BEGIN
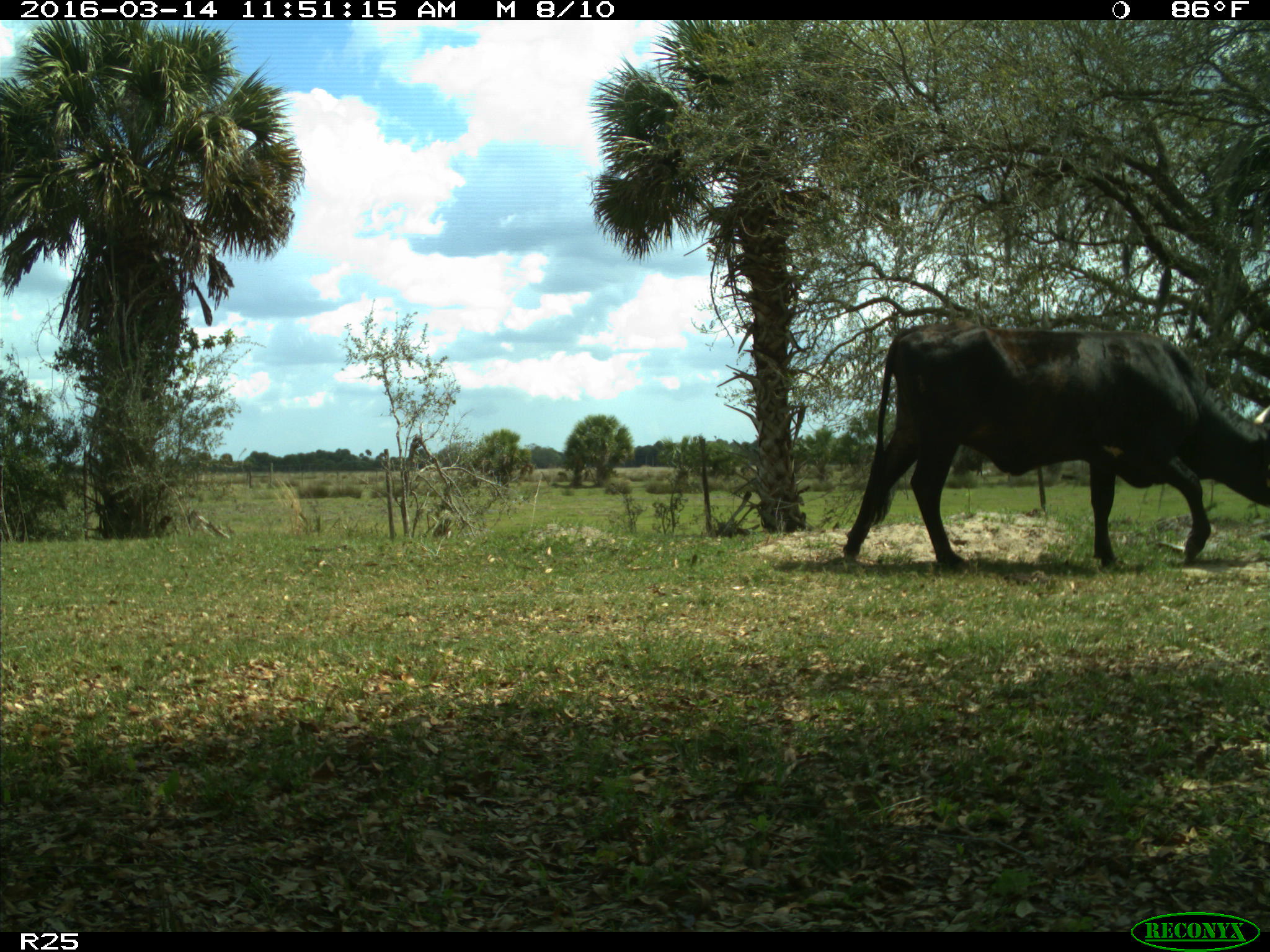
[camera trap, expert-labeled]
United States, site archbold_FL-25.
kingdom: Animalia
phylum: Chordata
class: Mammalia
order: Artiodactyla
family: Bovidae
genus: Bos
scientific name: Bos taurus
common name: domestic cow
Bos taurus (domestic cow).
END
[Task]: Leaving all pictures aside, quote each record exactly.

[Answer space]:
[camera trap, expert-labeled]
United States, site archbold_FL-25.
kingdom: Animalia
phylum: Chordata
class: Mammalia
order: Artiodactyla
family: Bovidae
genus: Bos
scientific name: Bos taurus
common name: domestic cow
Bos taurus (domestic cow).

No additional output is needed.